DAFTAR KEGIATAN =>
[a] Ringkaslah paragraf yang diawali "Direktorat Jenderal Pajak selaku institusi" dalam teks tentang pembayaran pajak di bawah, tanpa menghilangkan fakta utamanya.
[b] Apa saja keluhan umum soal membayar pajak yang disebutkan dalam teks tentang pembayaran pajak di bawah?
[c] Teruskan teks tentang pembayaran pajak di bawah, mulai dari sesudah kalimat terakhirnya.

KUTIPAN UNTUK DIBACA =>
▼
Minggu, 14 Agustus 2011

Membayar Pajak Itu Mudah. Kalau Bisa Dipermudah Mengapa Dipersulit?


“I am proud to be paying taxes in the United States. The only thing is – I could be just as proud for half the money.” — Arthur Godfrey, entertainer


Beban pajak adalah sesuatu yang wajib harus dibayar oleh masyarakat wajib pajak sesuai dengan penghasilan yang diterima atau diperoleh pada periode atau masa tertentu. Apakah sebagai pekerja, jasa profesional dan sebagai entrepreneur, maka atas income yang diperoleh terutang pajak.


Pertanyaannya ke mana dan bagaimana caranya untuk mudah membayar pajak?


Direktorat Jenderal Pajak selaku institusi yang diberi mandat oleh pemerintah untuk memungut pajak sudah memberikan ruang dan instrumen seluas-luasnya kepada masyarakat untuk membayar pajak. Loket-loket di bank persepsi, bank devisa, dan kantor pos sudah tersedia untuk menerima pembayaran pajak dari masyarakat. Akan tetapi keluhan umum adalah bahwa membayar pajak tidak mudah termasuk antri loket, mengisi formulir yang ribet, serta kode jenis pajak yang tidak mudah dipahami oleh kalangan awam.


Misalnya pengusaha yang memiliki pekerjaan bebas dan penghasilan dari business income yang melakukan usaha di bidang perdagangan eceran yang mempunyai tempat usaha (outlet) lebih dari satu dan berbeda alamat serta domisili, sudah diatur untuk menyisihkan sebagian sebesar 0,75 % dari omset setiap bulan untuk dibayar sebagai angsuran pajak di muka ke kas Negara melalui bank persepsi yang ditunjuk oleh pemerintah. Hanya saja, bagi wajib pajak harus meluangkan waktu atau menyuruh pegawai atau orang lain untuk antri di loket. Keluhan umum adalah jam buka loket yang terbatas sampai jam 11 pagi setiap hari kerja dan hanya dilayanai oleh satu loket setiap hari.


Perlu dipikirkan oleh pemerintah supaya masyarakat bisa membayar pajak setiap waktu 24 jam tanpa dibatasi oleh ruang dan waktu. Bahkan saat liburan atau sedang santai berolahraga dan kongkow bisa melakukan pembayaran pajak melalui internet banking. Tetapi dibutuhkan investasi sistem dan teknologi informasi dan pelatihan SDM yang mumpuni agar masyarakat dipermudah untuk membayar pajak.
▲
CATATAN YANG DITAMPILKAN =>
▼
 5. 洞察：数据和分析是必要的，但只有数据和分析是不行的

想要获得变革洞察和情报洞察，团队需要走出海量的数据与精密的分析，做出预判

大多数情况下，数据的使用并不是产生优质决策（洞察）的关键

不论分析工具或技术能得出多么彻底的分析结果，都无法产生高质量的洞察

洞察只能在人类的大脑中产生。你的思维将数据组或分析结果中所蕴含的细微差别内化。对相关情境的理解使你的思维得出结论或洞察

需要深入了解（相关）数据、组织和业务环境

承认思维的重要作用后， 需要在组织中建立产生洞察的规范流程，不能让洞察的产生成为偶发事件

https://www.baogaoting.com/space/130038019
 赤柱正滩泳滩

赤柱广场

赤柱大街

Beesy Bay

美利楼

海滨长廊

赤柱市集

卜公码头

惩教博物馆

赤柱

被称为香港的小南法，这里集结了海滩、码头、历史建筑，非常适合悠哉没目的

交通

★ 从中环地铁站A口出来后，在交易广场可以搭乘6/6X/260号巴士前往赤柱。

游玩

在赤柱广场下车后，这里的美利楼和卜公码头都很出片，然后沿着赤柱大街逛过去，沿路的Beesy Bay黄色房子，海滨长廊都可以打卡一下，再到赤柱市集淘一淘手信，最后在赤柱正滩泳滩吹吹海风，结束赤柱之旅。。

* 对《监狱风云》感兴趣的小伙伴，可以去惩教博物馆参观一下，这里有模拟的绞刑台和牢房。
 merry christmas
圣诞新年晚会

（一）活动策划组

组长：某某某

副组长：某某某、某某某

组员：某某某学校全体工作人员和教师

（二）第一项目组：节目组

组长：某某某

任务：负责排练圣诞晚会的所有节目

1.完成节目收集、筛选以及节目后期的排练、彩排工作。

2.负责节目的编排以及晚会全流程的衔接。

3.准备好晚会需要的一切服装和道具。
▲
DAFTAR JAWABAN =>
[a] Direktorat Jenderal Pajak telah menyediakan sarana pembayaran pajak berupa loket di bank persepsi, bank devisa, dan kantor pos. Namun, masyarakat umumnya mengeluh bahwa membayar pajak tidak mudah karena harus antre di loket, mengisi formulir yang rumit, dan memahami kode jenis pajak yang sulit dimengerti orang awam.

[b]
- Antre di loket
- Mengisi formulir yang ribet
- Kode jenis pajak yang tidak mudah dipahami kalangan awam
- Jam buka loket yang terbatas sampai jam 11 pagi setiap hari kerja
- Hanya dilayani oleh satu loket setiap hari

[c]
Tugas pemerintahlah untuk menginvestasikan sebagian dana yang telah diterima dari masyarakat untuk dialokasikan membangun infrastruktur yang dapat memudahkan masyarakat untuk membayar pajak. Sehingga hasil pajak dapat dirasakan secara langsung bagi kemudahan masyarakat untuk membayar pajak.


Jangan ada muncul adagium yang umum mengenai pelayanan birokrasi yang sudah lumrah, yaitu kalau bisa dipersulit mengapa harus dipermudah? Harus dikembalikan alur pikiran dari perlakuan aparat pajak terhadap masyarakat wajib pajak untuk posisi yang setara. Tanpa kontribusi nyata pembayaran pajak yang dilakukan oleh Wajib Pajak, maka fungsi dan tugas pemerintah dalam pengelolaan pajak yang diemban oleh Direktorat Jenderal Pajak tidak berjalan dengan sukses.


Supaya masyarakat tidak enggan melaksanakan kewajiban perpajakannya, maka pemerintah perlu melakukan terobosan dalam pengembangan sistem dan prosedur yang dapat mempermudah pembayaran pajak. Semisal dan semudah orang membayar listrik, telpon, dan beban rutin melalui ATM tanpa dibatasi ruang dan batas waktu. Tidak seperti sekarang ini masih dibatasi jumlah outlet perbankan dan kantor pos serta jangka waktu.


Seandainya wajib pajak diberikan kebebasan penuh untuk membayar pajak seiring dengan filosofis self assessment yang dianut oleh pemerintah dalam paradigma pemungutan pajak, niscaya penerimaan pajak akan semakin bertumbuh sejalan dengan peningkatan jumlah masyarakat yang telah memiliki NPWP yang konon sudah menembus angka 16 juta per Agustus 2009.


Okelah, tidak semua pemilik NPWP telah memiliki penghasilan yang sudah mencapai batas ambang treshold untuk dikenakan pajak, yaitu sebesar Rp 15.840.000,- pertahun. Tetapi mengingat potensi aktivitas bisnis baik yang telah memiliki wadah usaha maupun yang masih undercover atau underground economy sangat potensial sebagai sumber penerimaan pajak.


Perlu dipikirkan bentuk kerjasama yang saling menguntungkan antara bank persepsi penerima setoran pajak dari masyarakat dan pemerintah selaku pengemban amanah yang menerima pajak. Sehingga kalangan perbankan tidak setengah hati dalam menjalankan pola yang menampung dana pajak yang sangat besar dan bisa mencapai target 1.000 triliun rupiah di tahun 2015. Dengan mengendapkan beberapa saat saja dana pajak tersebut di rekening penampungan perbankan maka sudah menjadi alternatif pendanaan jangka pendek bagi perbankan.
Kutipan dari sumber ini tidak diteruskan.